━━━━━ Data supplied ━━━━━

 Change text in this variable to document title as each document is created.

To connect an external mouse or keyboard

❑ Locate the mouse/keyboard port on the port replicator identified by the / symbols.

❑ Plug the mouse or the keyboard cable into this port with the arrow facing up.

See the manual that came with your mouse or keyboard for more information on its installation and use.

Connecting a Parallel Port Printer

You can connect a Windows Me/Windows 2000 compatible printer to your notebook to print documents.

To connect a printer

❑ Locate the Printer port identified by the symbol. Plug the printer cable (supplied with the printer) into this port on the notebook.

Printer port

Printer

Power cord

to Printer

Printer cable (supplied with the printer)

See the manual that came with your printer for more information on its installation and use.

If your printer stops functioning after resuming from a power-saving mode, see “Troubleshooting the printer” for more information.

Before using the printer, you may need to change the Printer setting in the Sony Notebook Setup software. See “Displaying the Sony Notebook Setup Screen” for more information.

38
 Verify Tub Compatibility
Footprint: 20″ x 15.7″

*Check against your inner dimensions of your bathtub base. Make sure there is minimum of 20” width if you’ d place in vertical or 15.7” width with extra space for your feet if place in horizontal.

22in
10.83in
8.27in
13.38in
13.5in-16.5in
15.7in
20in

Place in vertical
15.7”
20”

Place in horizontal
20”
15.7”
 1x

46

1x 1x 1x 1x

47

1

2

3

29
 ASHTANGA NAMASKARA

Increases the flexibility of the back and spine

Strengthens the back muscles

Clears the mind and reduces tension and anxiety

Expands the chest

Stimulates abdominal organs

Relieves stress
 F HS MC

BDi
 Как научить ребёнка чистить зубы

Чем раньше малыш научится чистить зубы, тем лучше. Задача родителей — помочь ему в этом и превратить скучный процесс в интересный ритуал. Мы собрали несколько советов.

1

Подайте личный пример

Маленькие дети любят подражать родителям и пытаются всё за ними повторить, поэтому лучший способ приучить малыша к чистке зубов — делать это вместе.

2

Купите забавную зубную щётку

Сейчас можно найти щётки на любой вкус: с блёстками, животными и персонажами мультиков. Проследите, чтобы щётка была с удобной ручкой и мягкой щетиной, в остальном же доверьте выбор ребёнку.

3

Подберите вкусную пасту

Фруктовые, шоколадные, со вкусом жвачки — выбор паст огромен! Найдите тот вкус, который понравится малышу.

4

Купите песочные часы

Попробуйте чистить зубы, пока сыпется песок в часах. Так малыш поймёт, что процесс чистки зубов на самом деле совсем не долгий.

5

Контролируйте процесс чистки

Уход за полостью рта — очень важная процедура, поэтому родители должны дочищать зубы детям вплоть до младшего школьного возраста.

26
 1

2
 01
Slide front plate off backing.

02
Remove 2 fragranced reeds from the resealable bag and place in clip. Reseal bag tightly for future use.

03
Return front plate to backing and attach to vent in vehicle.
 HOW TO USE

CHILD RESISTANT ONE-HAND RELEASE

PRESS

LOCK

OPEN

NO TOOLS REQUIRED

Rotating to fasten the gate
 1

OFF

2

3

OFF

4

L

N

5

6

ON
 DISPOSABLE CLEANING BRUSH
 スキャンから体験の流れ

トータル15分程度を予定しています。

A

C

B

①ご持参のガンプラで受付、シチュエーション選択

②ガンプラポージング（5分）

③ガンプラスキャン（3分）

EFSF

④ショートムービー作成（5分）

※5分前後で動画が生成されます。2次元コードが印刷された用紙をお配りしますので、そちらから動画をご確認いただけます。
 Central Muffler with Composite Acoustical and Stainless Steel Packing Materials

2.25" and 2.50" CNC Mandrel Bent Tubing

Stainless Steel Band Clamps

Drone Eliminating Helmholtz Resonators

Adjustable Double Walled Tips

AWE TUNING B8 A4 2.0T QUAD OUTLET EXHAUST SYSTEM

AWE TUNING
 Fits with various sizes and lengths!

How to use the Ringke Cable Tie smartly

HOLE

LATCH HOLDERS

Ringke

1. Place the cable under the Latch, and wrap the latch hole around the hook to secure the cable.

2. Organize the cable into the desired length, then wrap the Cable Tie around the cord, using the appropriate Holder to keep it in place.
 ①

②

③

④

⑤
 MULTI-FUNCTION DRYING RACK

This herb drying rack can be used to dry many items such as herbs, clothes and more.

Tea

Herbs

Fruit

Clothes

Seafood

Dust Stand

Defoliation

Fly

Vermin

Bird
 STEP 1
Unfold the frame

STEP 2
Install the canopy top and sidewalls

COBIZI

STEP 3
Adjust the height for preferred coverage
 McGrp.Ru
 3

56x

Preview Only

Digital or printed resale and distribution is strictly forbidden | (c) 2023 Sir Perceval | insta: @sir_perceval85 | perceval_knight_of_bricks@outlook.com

━━━━━

## Problem to work on:
Your task is to restate, word for word, the line with "LATCH HOLDERS" and all lines after it, ending with the last line of the data.

## Answer section:
LATCH HOLDERS

Ringke

1. Place the cable under the Latch, and wrap the latch hole around the hook to secure the cable.

2. Organize the cable into the desired length, then wrap the Cable Tie around the cord, using the appropriate Holder to keep it in place.
 ①

②

③

④

⑤
 MULTI-FUNCTION DRYING RACK

This herb drying rack can be used to dry many items such as herbs, clothes and more.

Tea

Herbs

Fruit

Clothes

Seafood

Dust Stand

Defoliation

Fly

Vermin

Bird
 STEP 1
Unfold the frame

STEP 2
Install the canopy top and sidewalls

COBIZI

STEP 3
Adjust the height for preferred coverage
 McGrp.Ru
 3

56x

Preview Only

Digital or printed resale and distribution is strictly forbidden | (c) 2023 Sir Perceval | insta: @sir_perceval85 | perceval_knight_of_bricks@outlook.com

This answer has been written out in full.